Task prompt:
Pull out the lines from the one containing "How large is" through the final line of the listing below and repeat them exactly. Leave the pictures behind.

Provided data:
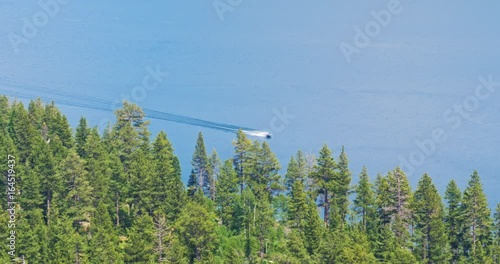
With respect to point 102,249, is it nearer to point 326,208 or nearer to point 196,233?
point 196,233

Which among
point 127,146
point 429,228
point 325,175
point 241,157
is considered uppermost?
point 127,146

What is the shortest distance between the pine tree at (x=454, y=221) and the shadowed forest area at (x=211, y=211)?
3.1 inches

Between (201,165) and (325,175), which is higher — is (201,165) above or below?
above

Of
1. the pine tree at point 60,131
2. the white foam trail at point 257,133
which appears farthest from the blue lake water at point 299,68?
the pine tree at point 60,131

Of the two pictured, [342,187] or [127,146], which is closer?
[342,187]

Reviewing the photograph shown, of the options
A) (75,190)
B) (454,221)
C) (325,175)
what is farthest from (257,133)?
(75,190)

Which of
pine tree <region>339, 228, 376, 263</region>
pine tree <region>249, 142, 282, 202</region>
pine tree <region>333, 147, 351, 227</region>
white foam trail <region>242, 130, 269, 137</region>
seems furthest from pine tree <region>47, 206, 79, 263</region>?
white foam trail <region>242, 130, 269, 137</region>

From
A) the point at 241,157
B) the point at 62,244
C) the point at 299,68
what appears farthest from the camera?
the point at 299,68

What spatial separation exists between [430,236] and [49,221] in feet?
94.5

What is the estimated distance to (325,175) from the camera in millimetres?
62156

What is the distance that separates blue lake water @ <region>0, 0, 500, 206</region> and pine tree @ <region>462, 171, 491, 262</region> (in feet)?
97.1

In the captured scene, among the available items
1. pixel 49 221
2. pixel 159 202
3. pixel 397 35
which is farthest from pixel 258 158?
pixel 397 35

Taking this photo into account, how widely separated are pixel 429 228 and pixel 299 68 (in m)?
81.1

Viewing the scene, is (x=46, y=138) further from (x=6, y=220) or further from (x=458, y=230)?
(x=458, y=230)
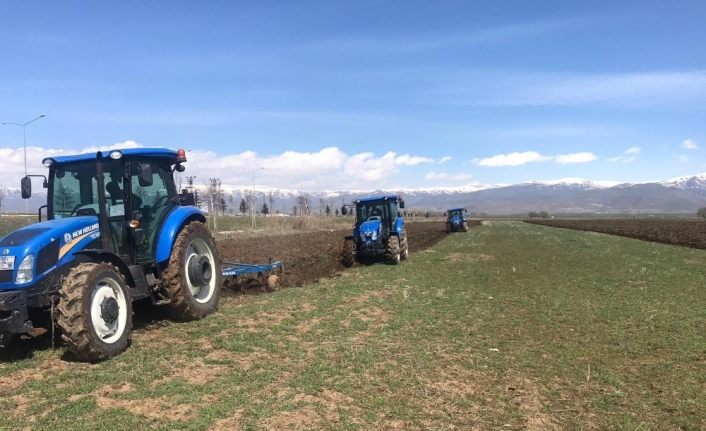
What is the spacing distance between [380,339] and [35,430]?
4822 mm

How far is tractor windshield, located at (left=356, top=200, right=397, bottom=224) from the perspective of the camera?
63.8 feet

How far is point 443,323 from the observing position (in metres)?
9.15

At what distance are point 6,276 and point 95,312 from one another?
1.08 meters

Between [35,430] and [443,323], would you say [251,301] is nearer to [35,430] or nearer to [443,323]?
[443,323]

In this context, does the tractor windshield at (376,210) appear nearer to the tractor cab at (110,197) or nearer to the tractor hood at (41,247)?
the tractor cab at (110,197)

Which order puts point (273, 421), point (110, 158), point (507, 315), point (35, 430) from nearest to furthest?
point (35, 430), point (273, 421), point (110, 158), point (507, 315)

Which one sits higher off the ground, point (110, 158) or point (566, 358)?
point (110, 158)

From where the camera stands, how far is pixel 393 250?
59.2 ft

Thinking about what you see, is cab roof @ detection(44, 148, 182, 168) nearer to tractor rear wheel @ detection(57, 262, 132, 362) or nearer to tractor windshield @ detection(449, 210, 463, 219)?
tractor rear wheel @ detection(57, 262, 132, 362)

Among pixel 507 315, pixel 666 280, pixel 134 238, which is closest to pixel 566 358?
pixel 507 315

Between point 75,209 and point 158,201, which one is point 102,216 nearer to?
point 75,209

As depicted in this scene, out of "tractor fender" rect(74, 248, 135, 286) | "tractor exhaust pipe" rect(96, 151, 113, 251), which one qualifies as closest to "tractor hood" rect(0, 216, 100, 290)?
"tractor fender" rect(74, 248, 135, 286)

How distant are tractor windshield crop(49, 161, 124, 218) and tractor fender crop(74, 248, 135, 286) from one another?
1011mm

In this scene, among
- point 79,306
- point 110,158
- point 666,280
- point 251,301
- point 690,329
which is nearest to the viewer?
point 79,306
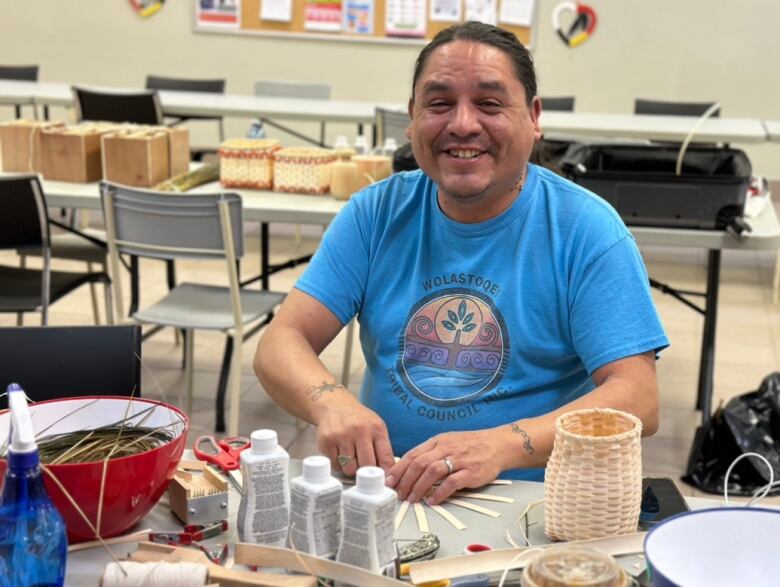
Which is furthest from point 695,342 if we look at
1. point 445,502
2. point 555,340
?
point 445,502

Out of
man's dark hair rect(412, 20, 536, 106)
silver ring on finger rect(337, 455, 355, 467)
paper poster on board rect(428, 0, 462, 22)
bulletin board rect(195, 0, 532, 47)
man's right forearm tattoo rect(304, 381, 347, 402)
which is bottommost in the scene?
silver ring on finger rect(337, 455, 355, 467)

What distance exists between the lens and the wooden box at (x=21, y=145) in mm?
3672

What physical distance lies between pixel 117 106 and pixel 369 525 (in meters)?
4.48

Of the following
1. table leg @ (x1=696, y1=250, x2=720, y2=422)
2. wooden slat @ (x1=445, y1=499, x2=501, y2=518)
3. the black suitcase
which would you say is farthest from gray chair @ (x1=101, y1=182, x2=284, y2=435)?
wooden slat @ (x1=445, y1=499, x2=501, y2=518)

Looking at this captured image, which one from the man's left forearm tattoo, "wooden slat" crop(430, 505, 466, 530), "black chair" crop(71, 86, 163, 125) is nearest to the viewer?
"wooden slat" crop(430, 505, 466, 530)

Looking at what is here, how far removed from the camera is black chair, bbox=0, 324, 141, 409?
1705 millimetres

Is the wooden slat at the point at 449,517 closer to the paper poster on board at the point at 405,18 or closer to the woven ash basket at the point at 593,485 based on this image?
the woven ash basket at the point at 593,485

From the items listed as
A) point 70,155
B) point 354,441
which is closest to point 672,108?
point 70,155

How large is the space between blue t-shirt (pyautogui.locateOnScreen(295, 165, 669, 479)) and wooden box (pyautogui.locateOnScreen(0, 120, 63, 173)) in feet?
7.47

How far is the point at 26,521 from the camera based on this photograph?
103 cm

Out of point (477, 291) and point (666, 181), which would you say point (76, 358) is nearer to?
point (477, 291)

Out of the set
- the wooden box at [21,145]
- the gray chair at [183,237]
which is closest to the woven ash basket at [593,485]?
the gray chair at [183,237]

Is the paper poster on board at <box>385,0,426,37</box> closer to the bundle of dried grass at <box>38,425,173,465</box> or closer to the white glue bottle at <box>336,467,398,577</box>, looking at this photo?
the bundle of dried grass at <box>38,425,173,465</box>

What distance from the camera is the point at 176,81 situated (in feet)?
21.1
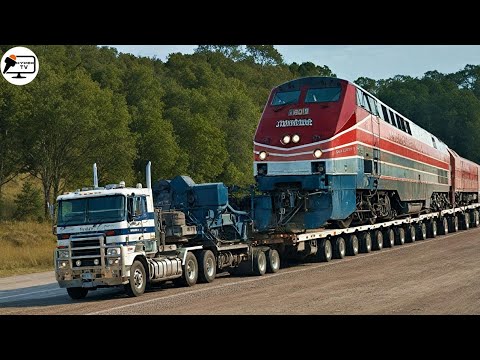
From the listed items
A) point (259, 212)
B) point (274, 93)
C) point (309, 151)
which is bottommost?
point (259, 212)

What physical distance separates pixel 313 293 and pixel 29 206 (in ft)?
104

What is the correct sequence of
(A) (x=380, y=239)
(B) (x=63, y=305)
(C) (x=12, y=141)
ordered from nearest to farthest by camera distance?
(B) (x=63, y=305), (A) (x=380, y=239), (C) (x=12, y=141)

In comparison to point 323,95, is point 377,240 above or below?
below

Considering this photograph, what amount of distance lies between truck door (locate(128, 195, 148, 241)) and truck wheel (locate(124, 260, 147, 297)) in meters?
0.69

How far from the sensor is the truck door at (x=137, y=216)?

Task answer:
How large is the space between blue t-shirt (pyautogui.locateOnScreen(295, 165, 669, 479)) and wooden box (pyautogui.locateOnScreen(0, 120, 63, 173)) in feet?
7.47

How far is the point at 26,521 from the camera based on this photograph?
103 cm

Out of point (477, 291) and point (666, 181), which would you say point (76, 358) is nearer to?
point (477, 291)

Out of the set
- the wooden box at [21,145]
- the gray chair at [183,237]
which is closest to the woven ash basket at [593,485]?
the gray chair at [183,237]

Is the paper poster on board at <box>385,0,426,37</box> closer to the bundle of dried grass at <box>38,425,173,465</box> or closer to the white glue bottle at <box>336,467,398,577</box>, looking at this photo?
the bundle of dried grass at <box>38,425,173,465</box>

What distance from the camera is the point at 176,81 situated (in feet)?
21.1
From the listed items
A) point (259, 212)
B) point (274, 93)
C) point (309, 151)
which is bottommost?
point (259, 212)

What physical distance separates pixel 313 293 and pixel 29 206 (in ft)?
104

What is the correct sequence of
(A) (x=380, y=239)
(B) (x=63, y=305)
(C) (x=12, y=141)
ordered from nearest to farthest by camera distance?
(B) (x=63, y=305), (A) (x=380, y=239), (C) (x=12, y=141)

In comparison to point 323,95, is point 377,240 above or below?
below

Considering this photograph, what amount of distance lies between truck door (locate(128, 195, 148, 241)) and truck wheel (locate(124, 260, 147, 297)) in meters?
0.69

How far from the sensor is the truck door at (x=137, y=216)?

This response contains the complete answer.